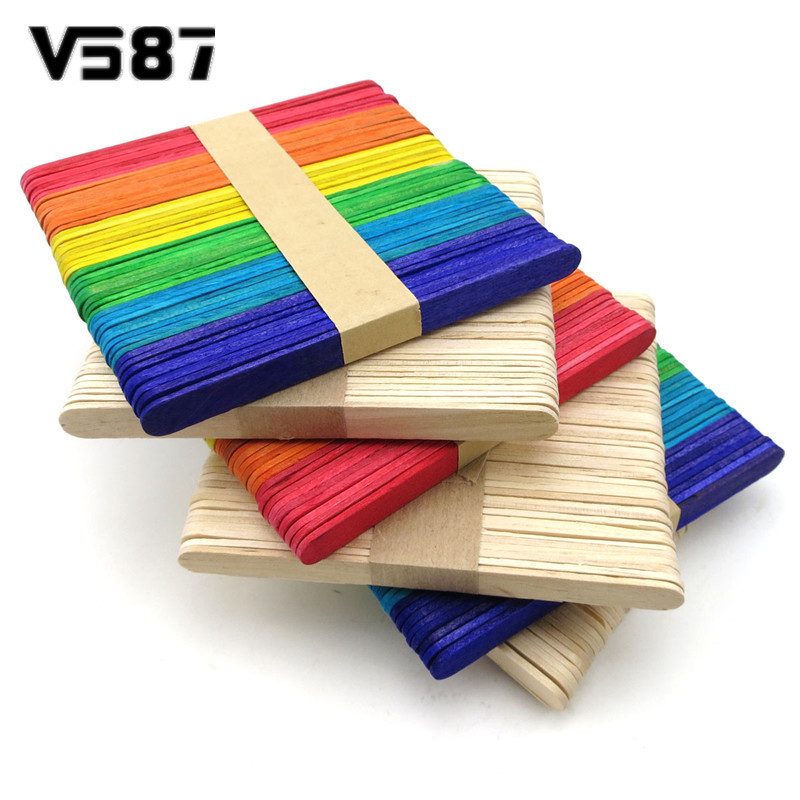 50Pcs Wood Popsicle Ice Cream Stick Spoon Lolly Cake Holder Making Sticks Holder Colorful Kids Hand Crafts Art Tool(China (Mainland))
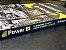 Power Bi: Do tratamento de Dados a criação de Painéis Inteligentes - 2ª Edição - Imagem 2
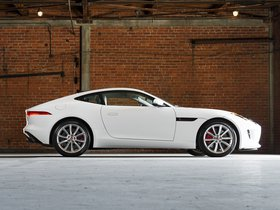 Ver foto 6 de Jaguar F-Type S Coupe USA 2014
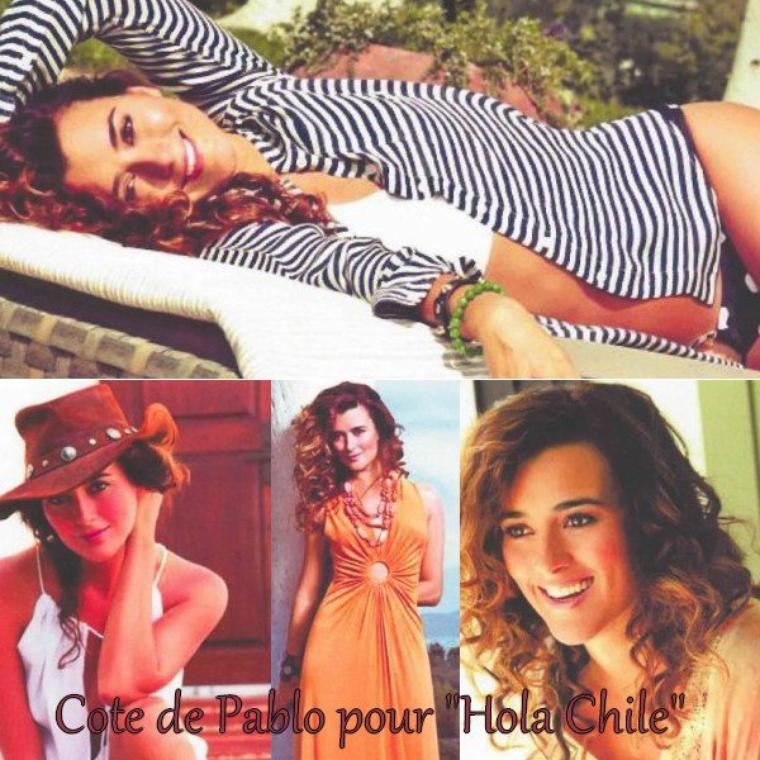 » Cote fait la Une de ¡Hola! Chile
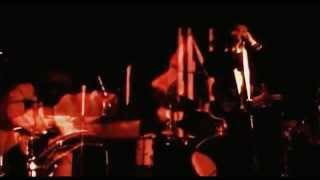 "The Doors Ship of Fools Live at Bakersfield ""International Sports Arena"" 1970"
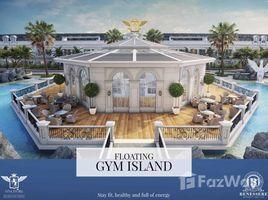 3 Bedrooms Apartment for sale in , Dubai Vincitore Benessere
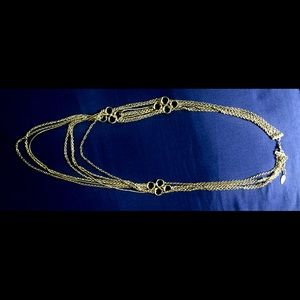 Coldwater Creek signed gold tone chain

+===+

(Required action):
Copy out every entry above exactly. Leave the pictures out.

(Solution to this exercise):
 50Pcs Wood Popsicle Ice Cream Stick Spoon Lolly Cake Holder Making Sticks Holder Colorful Kids Hand Crafts Art Tool(China (Mainland))
 Power Bi: Do tratamento de Dados a criação de Painéis Inteligentes - 2ª Edição - Imagem 2
 Ver foto 6 de Jaguar F-Type S Coupe USA 2014
 » Cote fait la Une de ¡Hola! Chile
 "The Doors Ship of Fools Live at Bakersfield ""International Sports Arena"" 1970"
 3 Bedrooms Apartment for sale in , Dubai Vincitore Benessere
 Coldwater Creek signed gold tone chain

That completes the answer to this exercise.